Extended Data Fig. 7. Omics-based WHtR models consistently supported the findings of omics-based BMI models.

a, Overview of study cohort and the omics-based WHtR model generation. CV,cross-validation. b, Distribution of the baseline WHtR. c, Correlation between the measured WHtR and BMI. d, Correlation between the measured and predicted WHtRs. e, Model performance of each fitted WHtR model. f–i, Transition of out-of-sample R² in the LASSO-modeling iteration analysis (Methods) for metabolomics (f), proteomics (g), clinical labs (h) or combined omics (i). The iteration is highlighted with shading color when the removed analyte is the variable that was retained across all the original ten models. j, The variables that were retained across all ten CombiWHtR models (37 analytes: 18 metabolites, 15 proteins and four clinical laboratory tests). β-coefficient was obtained from the fitted CombiWHtR model (Supplementary Data 8). k, Univariate explained variance in WHtR by each analyte. Among the analytes that were significantly associated with WHtR (212 analytes; Methods), only the top 30 significant analytes are presented with their univariate variances. l, Difference of the omics-inferred WHtR from the measured WHtR (ΔWHtR). m, Difference in ΔWHtR between clinically-defined metabolic health conditions. Each comparison value indicates adjusted P value, calculated from OLS linear regression with WHtR, sex, age and ancestry principal components as covariates, while adjusting multiple testing with the Benjamini–Hochberg method across the eight (two BMI classes × four omics categories) regressions. P_adj: adjusted P value of two-sided Pearson’s correlation test (c,d,l) or Welch’s t-test (e) with the Benjamini–Hochberg method across the two sexes (c), five categories (d), four comparisons (e) or six combinations (l). Data: mean with 95% confidence interval (e–i) or the standard boxplot (j,m), n = 10 models (e–i,j) (see Supplementary Data 10 for each number of participants in m). All exact values of test summaries are found in Supplementary Data 9 and 10.
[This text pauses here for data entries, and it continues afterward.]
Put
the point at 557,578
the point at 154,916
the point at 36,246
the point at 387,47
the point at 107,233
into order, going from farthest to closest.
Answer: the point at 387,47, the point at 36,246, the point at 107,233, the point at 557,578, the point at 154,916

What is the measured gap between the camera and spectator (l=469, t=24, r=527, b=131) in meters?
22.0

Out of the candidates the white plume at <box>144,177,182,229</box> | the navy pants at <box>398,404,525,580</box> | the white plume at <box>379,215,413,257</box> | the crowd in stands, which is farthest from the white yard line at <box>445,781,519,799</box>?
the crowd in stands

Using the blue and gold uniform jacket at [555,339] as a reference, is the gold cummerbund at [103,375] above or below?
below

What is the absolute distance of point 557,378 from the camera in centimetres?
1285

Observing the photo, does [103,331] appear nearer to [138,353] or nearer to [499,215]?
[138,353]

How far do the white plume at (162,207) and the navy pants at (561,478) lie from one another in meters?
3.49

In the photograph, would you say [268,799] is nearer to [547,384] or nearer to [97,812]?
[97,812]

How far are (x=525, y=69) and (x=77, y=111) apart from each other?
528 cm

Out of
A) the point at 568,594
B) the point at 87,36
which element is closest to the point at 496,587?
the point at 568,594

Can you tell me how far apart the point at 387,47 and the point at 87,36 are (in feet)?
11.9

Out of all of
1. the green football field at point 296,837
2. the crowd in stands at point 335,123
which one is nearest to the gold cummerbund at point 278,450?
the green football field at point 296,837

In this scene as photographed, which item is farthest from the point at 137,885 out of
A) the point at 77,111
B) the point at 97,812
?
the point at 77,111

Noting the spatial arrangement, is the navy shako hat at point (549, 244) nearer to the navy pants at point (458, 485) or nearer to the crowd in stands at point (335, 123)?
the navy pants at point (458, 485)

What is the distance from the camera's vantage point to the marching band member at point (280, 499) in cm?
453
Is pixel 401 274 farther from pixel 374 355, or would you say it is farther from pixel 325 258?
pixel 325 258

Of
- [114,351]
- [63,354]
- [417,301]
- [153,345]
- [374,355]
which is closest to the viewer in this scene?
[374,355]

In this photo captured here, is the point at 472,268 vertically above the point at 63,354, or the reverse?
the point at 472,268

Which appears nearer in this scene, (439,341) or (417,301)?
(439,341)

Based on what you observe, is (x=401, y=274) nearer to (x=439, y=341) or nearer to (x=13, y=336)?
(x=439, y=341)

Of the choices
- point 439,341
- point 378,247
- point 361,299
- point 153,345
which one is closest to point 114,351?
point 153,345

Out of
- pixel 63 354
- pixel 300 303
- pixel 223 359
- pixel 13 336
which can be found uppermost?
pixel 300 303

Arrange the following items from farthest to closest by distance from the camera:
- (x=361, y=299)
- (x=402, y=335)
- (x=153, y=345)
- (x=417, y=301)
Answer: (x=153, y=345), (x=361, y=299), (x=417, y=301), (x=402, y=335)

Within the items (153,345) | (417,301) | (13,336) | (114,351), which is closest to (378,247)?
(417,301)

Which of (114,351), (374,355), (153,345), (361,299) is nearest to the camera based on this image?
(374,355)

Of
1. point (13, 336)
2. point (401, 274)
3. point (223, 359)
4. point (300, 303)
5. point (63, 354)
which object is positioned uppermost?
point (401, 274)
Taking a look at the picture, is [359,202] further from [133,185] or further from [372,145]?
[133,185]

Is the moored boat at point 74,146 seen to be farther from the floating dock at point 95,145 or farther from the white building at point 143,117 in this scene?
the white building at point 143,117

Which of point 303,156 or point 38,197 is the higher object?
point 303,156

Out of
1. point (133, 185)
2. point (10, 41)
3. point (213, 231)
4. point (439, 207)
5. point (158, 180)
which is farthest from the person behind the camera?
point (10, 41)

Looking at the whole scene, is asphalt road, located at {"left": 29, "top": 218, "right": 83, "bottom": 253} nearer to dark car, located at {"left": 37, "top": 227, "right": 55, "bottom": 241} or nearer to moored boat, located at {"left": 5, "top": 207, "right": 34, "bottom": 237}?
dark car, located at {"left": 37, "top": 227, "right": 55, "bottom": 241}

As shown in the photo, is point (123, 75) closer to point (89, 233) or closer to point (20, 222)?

Extended Data Fig. 8. Predominant commonality with minor specificity was observed between the omics-based BMI and WHtR models.

a–d, Comparison of the omics-based LASSO model between BMI and WHtR. a–c, The number of the variables that were robustly retained across all ten LASSO models. d, Correlation of the mean of β-coefficients in the ten LASSO models. Only the robustly retained analytes in either BMI models or WHtR models were analyzed. e, Correlation between ΔBMI (that is, difference of the omics-inferred BMI from the measured BMI) and ΔWHtR (that is, difference of the omics-inferred WHtR from the measured WHtR). Only the participants having both BMI and WHtR were analyzed. d,e, The solid line is the OLS linear regression line with 95% confidence interval. P_adj: adjusted P value of two-sided Pearson’s correlation test with the Benjamini–Hochberg method across the four categories. n = 92 metabolites (d, Metabolomics), 36 proteins (d, Proteomics), 26 clinical laboratory tests (d, Clinical labs), 146 analytes (d, Combined omics) or 1,078 participants (e). All exact values of test summaries are found in Supplementary Data 10.